Les syndicats de psychiatrie publique réprouvent fortement l’avis des rapporteurs de la mission sur les GHT et demandent la généralisation des GHT spécialisés en psychiatrie : tout établissement gérant des secteurs de psychiatrie qu’ils soient en établissements psychiatriques ou en hôpital général, doit pouvoir participer à plusieurs GHT dont un au moins de psychiatrie, avec un projet médical unique en psychiatrie porté par une CME commune.
Avant la remise officielle de son rapport, le représentant de la mission a souligné lors des salons santé autonomie que la santé mentale est un enjeu de santé publique : s’il en est convaincu, il doit alors convenir que l’organisation de la psychiatrie mérite une analyse particulière et ne pas réduire comme il l’a fait à cette occasion ses spécificités à une simple originalité de discipline.
———
Recopiez le passage de l'extrait sur la psychiatrie et les GHT allant de « Les syndicats de » jusqu'à « originalité de discipline. » inclus.

Données d'ancrage spatial:
———
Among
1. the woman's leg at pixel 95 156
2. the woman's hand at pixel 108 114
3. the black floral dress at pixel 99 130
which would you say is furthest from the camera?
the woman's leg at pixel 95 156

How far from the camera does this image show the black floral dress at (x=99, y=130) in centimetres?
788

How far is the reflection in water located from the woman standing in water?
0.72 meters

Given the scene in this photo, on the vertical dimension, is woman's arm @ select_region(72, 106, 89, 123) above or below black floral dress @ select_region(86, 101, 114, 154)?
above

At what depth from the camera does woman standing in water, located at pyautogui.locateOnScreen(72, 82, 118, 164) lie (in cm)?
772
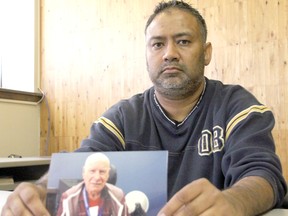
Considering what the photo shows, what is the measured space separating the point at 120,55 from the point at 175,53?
2.07m

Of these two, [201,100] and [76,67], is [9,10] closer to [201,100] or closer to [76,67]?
[76,67]

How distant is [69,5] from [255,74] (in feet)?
6.39

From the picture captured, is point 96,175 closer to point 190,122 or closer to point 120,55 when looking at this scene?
point 190,122

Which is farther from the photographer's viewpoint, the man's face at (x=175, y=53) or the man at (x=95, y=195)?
the man's face at (x=175, y=53)

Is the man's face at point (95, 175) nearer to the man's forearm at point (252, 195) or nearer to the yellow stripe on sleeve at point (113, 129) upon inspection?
the man's forearm at point (252, 195)

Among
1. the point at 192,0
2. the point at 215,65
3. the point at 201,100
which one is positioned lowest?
→ the point at 201,100

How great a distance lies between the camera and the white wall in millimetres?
3305

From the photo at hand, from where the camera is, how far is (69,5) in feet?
11.8

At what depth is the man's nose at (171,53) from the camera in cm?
128

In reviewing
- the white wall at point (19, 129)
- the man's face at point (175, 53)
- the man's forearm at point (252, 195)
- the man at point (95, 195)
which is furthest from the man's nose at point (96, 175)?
the white wall at point (19, 129)

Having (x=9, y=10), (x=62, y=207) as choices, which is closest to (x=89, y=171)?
(x=62, y=207)

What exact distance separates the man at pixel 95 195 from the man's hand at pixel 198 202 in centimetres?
8

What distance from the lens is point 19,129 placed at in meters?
3.51

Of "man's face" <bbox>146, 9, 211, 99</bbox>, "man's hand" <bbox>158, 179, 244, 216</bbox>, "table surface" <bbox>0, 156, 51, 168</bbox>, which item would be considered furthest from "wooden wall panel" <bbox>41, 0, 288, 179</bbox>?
"man's hand" <bbox>158, 179, 244, 216</bbox>
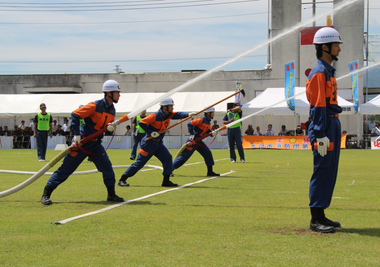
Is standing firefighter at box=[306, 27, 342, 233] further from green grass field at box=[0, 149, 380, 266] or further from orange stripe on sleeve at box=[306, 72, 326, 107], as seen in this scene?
green grass field at box=[0, 149, 380, 266]

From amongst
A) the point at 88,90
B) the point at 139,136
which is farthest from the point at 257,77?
the point at 139,136

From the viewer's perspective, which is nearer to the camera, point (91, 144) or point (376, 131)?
point (91, 144)

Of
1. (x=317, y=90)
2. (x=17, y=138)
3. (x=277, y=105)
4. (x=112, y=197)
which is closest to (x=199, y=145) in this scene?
(x=112, y=197)

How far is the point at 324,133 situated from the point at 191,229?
1849 millimetres

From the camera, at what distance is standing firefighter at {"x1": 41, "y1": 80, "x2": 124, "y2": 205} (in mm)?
7387

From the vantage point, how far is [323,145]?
489cm

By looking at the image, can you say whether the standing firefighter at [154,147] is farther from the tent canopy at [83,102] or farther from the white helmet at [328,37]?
the tent canopy at [83,102]

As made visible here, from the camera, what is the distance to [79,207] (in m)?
6.92

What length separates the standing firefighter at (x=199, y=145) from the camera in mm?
11836

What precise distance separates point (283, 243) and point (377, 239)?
1016mm

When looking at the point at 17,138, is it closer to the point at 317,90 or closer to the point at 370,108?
the point at 370,108

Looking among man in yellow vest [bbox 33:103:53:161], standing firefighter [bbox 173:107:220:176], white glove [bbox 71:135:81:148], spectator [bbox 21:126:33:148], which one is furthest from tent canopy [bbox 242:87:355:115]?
white glove [bbox 71:135:81:148]

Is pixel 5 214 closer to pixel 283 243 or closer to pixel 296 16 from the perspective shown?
pixel 283 243

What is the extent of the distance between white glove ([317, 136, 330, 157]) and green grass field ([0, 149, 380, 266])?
90 cm
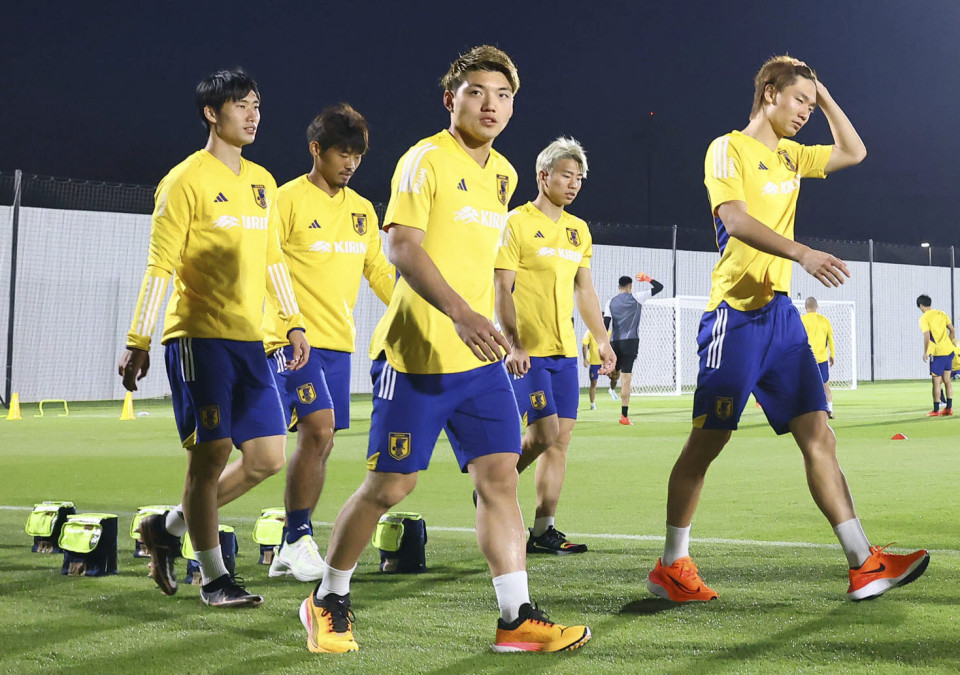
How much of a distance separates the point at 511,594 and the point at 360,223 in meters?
2.94

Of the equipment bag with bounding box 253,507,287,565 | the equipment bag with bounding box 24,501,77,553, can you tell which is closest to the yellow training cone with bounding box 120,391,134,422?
the equipment bag with bounding box 24,501,77,553

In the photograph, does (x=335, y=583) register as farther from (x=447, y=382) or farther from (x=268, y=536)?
(x=268, y=536)

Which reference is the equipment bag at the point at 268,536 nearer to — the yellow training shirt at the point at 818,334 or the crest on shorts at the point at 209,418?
the crest on shorts at the point at 209,418

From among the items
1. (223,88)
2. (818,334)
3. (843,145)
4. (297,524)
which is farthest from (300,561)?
(818,334)

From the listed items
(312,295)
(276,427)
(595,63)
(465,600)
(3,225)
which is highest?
(595,63)

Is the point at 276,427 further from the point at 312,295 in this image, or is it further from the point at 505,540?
the point at 505,540

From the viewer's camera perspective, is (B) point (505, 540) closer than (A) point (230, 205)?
Yes

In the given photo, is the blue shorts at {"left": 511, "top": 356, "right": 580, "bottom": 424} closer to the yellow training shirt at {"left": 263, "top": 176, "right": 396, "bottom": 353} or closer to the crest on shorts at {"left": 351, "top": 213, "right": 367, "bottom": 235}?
the yellow training shirt at {"left": 263, "top": 176, "right": 396, "bottom": 353}

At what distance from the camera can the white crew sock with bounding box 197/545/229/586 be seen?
15.3 ft

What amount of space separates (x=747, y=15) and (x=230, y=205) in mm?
46351

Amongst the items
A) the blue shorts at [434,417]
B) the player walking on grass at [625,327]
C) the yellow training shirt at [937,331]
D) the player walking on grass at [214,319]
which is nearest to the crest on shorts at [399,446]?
the blue shorts at [434,417]

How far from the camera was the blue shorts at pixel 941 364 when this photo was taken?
18922 mm

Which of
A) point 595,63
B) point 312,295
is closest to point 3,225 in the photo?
point 312,295

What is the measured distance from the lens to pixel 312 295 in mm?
5941
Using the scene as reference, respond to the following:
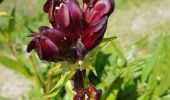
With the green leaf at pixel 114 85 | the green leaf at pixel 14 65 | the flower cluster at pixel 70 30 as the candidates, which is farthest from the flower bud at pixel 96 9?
the green leaf at pixel 14 65

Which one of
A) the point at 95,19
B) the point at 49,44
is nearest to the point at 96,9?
the point at 95,19

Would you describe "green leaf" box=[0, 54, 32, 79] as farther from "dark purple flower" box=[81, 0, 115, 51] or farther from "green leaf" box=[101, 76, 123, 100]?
"dark purple flower" box=[81, 0, 115, 51]

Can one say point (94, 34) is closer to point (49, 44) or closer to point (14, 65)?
point (49, 44)

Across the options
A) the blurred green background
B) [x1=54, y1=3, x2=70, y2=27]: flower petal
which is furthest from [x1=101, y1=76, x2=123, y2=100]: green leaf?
[x1=54, y1=3, x2=70, y2=27]: flower petal

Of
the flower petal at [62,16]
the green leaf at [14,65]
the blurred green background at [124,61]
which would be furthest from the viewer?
the green leaf at [14,65]

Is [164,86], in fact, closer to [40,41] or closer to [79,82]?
[79,82]

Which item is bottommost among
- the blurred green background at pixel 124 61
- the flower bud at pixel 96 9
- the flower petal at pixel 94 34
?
the blurred green background at pixel 124 61

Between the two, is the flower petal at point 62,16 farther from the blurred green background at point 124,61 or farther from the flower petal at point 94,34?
the blurred green background at point 124,61

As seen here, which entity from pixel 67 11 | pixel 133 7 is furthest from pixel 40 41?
pixel 133 7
———
RÉPONSE ATTENDUE:
Les syndicats de psychiatrie publique réprouvent fortement l’avis des rapporteurs de la mission sur les GHT et demandent la généralisation des GHT spécialisés en psychiatrie : tout établissement gérant des secteurs de psychiatrie qu’ils soient en établissements psychiatriques ou en hôpital général, doit pouvoir participer à plusieurs GHT dont un au moins de psychiatrie, avec un projet médical unique en psychiatrie porté par une CME commune.
Avant la remise officielle de son rapport, le représentant de la mission a souligné lors des salons santé autonomie que la santé mentale est un enjeu de santé publique : s’il en est convaincu, il doit alors convenir que l’organisation de la psychiatrie mérite une analyse particulière et ne pas réduire comme il l’a fait à cette occasion ses spécificités à une simple originalité de discipline.